▸ How to complete this task:
Beginning with the line that contains "New Zealand, site" and concluding with the final line of the listing below, output each line exactly, and only those lines.

▸ Task data:
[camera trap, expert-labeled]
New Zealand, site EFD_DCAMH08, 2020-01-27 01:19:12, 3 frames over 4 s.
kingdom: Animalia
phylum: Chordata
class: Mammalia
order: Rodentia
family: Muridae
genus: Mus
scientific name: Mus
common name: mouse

▸ The completed task:
New Zealand, site EFD_DCAMH08, 2020-01-27 01:19:12, 3 frames over 4 s.
kingdom: Animalia
phylum: Chordata
class: Mammalia
order: Rodentia
family: Muridae
genus: Mus
scientific name: Mus
common name: mouse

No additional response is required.